这三部以杜宾(有的地方翻译成迪潘)的小说里面,杜宾是毫无疑义的主角,而小说的第一人称我则是一个故事的叙述者。

《失窃的信》这部小说几乎所有的事情都发生在叙述中。

事情都已经发生过,被人叙述出来的,而不是小说描述了客观的发生了什么样的事情。

芥川龙之介的《竹林中》也有异曲同工,但是《竹林中》是通过不同的角度来对同一个事情进行描述,仿佛不同的角度带来了一个不可知的讨论空间,而事实本身是不重要的,重要是人物所在的位置和立场决定了他们会说什么样的话。

但如果是这么说的话,又好像会落入到一种所谓 罗生门,或者导向某种“相对主义”。最后变成什么“人心难测”,“人性论”这种“人性的不可知论”。

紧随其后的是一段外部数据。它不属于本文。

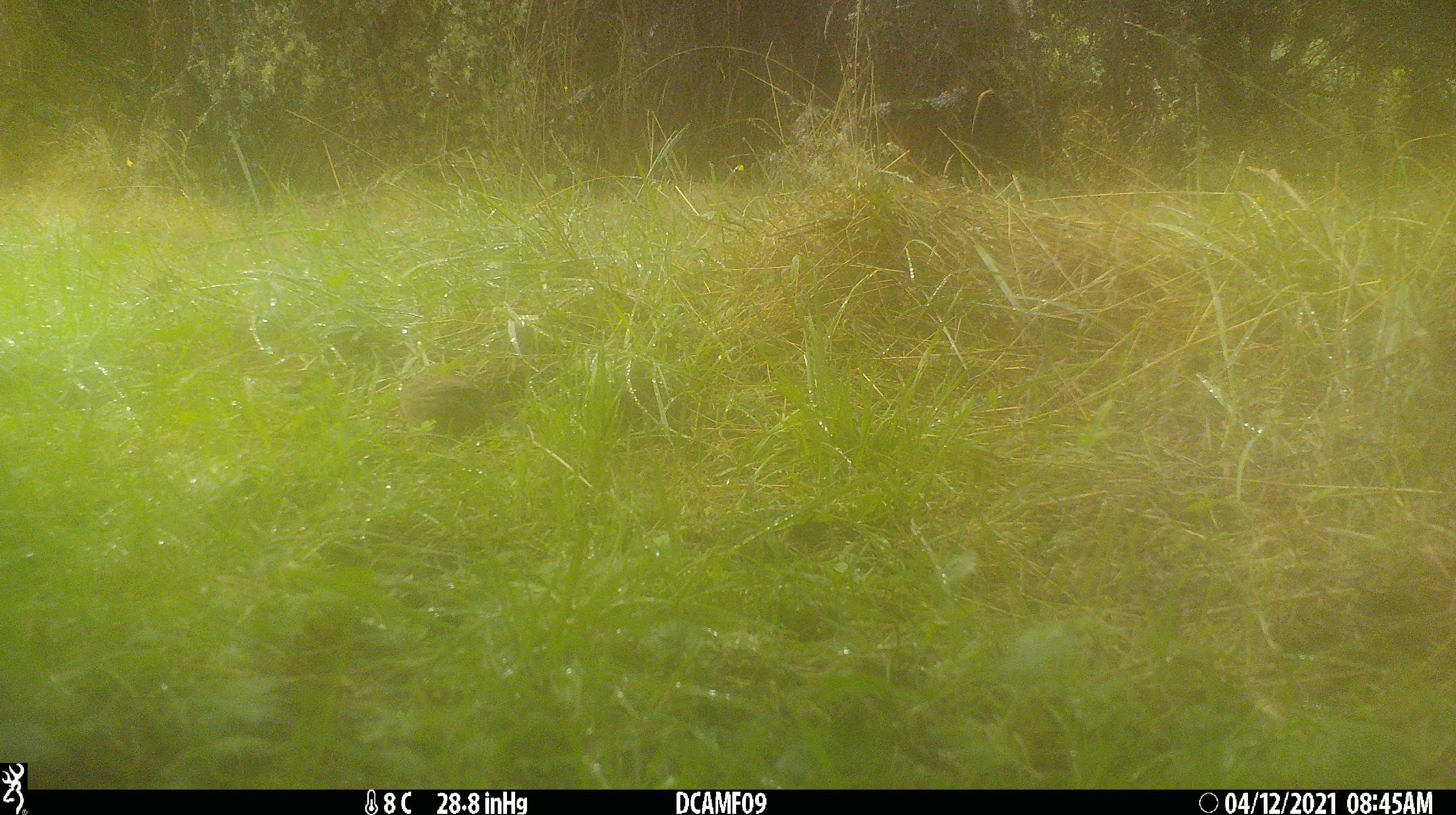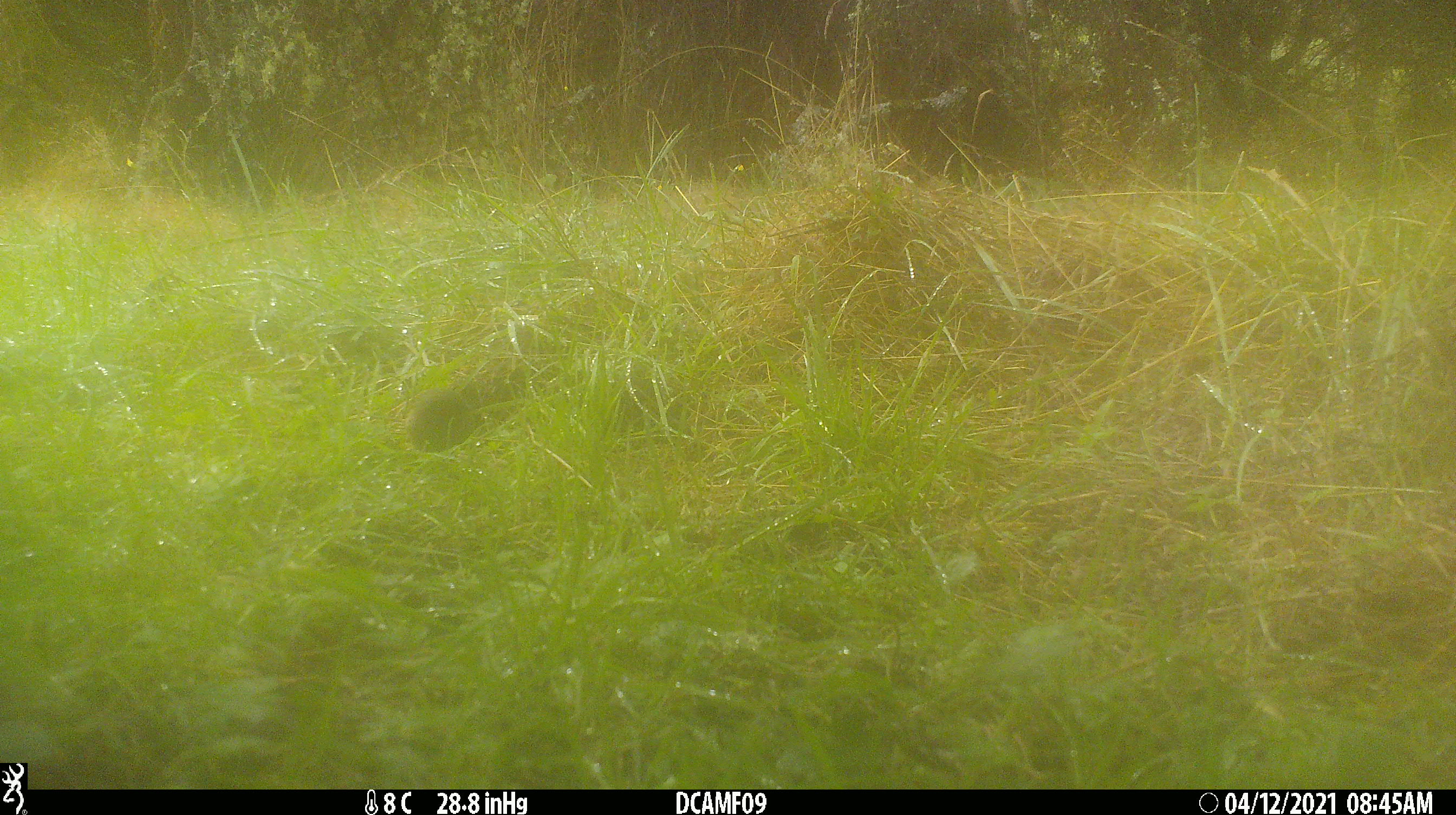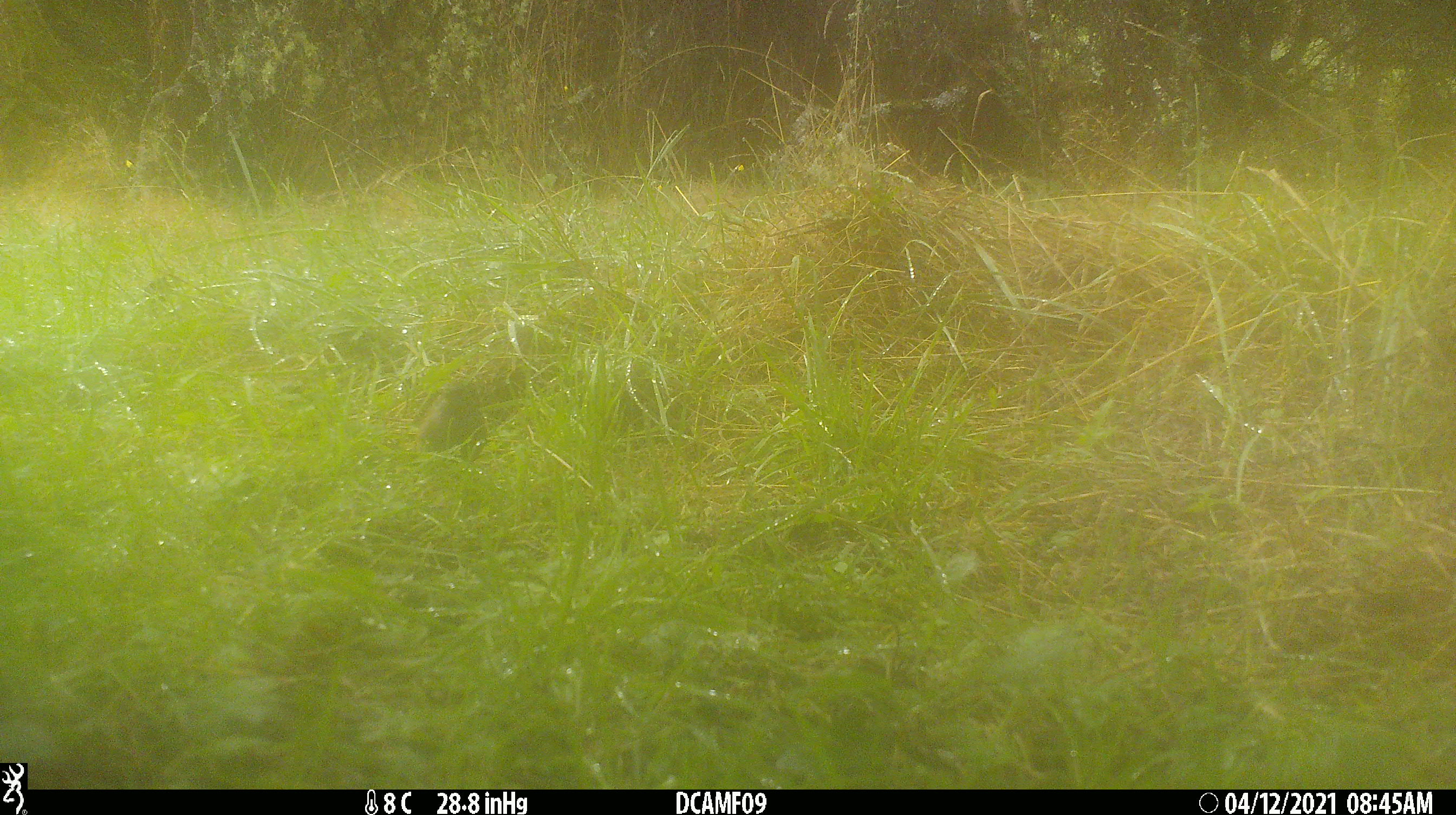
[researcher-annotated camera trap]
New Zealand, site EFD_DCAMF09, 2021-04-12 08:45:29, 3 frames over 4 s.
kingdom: Animalia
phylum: Chordata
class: Aves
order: Passeriformes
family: Prunellidae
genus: Prunella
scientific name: Prunella modularis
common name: dunnock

但不管怎么说,无论是爱伦坡,还是拉康,都没有在这个问题上让步。

回到《失窃的信》上来,我们看看这个离奇情节到底是怎么样能成立的。

先说第一个场景】,也就是所谓的“原初场景”。

王后手里有一封密信,这是无论如何他都不想要被国王看到的,但这个是事实吗? 我是指在大臣的视角中,这明显不是一个确凿的事实,哪怕这个大臣见惯了各种各样的场面,对王后的神态,面部表情这种微妙的变化有自己的推断,但是这也仅仅是一个推断,大臣又是怎样进一步的去验证自己的推理的呢?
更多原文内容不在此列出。